The Fuel Research Organisation was the first research organisation set up by the Department of Scientific and Industrial Research, the emphasis on the importance of undertaking research in fuel problems reflecting anxiety about the long-term adequacy and inefficient utilisation of the nation's coal resources. That anxiety had found expression in the appointment by the Reconstruction Committee of a Sub-committee on Coal Conservation, and the decision to set up a fuel research organisation was the result of joint deliberations with that body and the British Association's Committee on Fuel Economy. Consequently a Fuel Research Board, with responsibility for the promotion and co-ordination of research into fuel, and a director of fuel research, were appointed by the committee of the Privy Council in February 1917. In its first report in March that year the board laid down two main lines of enquiry: a practical survey of the coal resources of Great Britain, and experimental investigation of more economical and efficient methods for the preparation of coal and its solid, liquid and gaseous products. In particular, absence of natural supplies of mineral oil necessitated research into producing more oil from coal than was obtained as a by-product of gas and coke manufacture; and it was quickly decided to build a new Fuel Research Station. This was established in 1919, the first new research establishment to be set up by the department.

For the coal survey, a collection of maps and general data was begun in 1917, and in 1919 a Survey Department of the board was organised to collect, sift, classify and register information. The board used local committees in each coal mining area to collect data. The organisation also included a number of coal survey laboratories in the principal coalfields to conduct a chemical and physical survey of the coal seams of the country. In August 1947 responsibility for the coal survey was transferred to the National Coal Board; the coal survey laboratories passed to that board and the coal survey committees, reduced in number, were reconstituted as committees of its divisional boards.

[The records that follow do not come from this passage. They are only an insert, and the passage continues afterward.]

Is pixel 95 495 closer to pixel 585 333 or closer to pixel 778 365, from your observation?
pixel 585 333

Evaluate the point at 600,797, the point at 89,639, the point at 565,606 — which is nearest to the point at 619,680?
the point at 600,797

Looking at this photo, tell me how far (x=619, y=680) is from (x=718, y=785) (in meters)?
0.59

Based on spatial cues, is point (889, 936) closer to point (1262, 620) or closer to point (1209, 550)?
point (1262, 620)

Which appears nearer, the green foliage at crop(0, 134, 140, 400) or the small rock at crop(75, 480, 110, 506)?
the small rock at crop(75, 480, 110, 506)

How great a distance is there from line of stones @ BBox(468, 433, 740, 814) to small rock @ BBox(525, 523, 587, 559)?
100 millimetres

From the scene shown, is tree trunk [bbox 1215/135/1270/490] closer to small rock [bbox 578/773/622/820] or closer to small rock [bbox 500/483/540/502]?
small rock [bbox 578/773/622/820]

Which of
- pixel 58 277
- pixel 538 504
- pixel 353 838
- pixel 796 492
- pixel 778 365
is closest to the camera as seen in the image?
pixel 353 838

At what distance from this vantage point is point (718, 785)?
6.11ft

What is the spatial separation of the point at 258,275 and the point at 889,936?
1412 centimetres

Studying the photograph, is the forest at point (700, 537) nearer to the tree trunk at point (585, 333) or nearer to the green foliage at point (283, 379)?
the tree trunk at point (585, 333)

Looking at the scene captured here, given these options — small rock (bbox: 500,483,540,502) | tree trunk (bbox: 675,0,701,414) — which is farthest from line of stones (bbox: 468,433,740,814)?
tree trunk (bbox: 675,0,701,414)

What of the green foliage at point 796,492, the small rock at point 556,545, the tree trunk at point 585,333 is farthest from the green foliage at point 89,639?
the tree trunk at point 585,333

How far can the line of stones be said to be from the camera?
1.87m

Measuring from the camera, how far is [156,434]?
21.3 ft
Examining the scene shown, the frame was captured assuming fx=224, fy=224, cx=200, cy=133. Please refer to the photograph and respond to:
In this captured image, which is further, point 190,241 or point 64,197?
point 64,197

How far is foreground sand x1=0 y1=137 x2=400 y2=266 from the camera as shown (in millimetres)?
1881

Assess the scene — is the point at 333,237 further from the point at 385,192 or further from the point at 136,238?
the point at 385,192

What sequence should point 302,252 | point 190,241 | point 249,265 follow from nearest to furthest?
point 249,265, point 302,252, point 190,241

When responsibility for the investigation of atmospheric pollution was transferred to the department from the Air Ministry in April 1927, the work was placed under the supervision of the Fuel Research Board, assisted by an Atmospheric Pollution Research Committee, although from April 1930 to April 1945 the committee was a committee of the department rather than the board.

In 1943 a Standing Consultative Conference on Fuel Research was formed by the department to co-ordinate the activities of the Fuel Research Board and industrial research associations dealing with fuel research, who were represented on it. In November 1948 it was disbanded, responsibility for the co-ordination of fuel research being passed to the Ministry of Fuel and Power, which thereafter had its own Scientific Advisory Council.

The Fuel Research Station itself was established at East Greenwich with responsibility for undertaking a comprehensive plan of research into fuel, including resources, the preparation of manufactured fuels and methods of consumption. From 1927 it also undertook investigations of atmospheric pollution formerly conducted by the Air Ministry; in 1947 its work in relation to the coal survey was transferred to the National Coal Board. In 1958 the Fuel Research Board was replaced by a steering committee of the Research Council and the research station closed down, its work being either terminated or transferred to the new Warren Spring Laboratory. A Scottish branch of the station set up at Thorntonhall in 1949 subsequently became a branch of the Warren Spring Laboratory.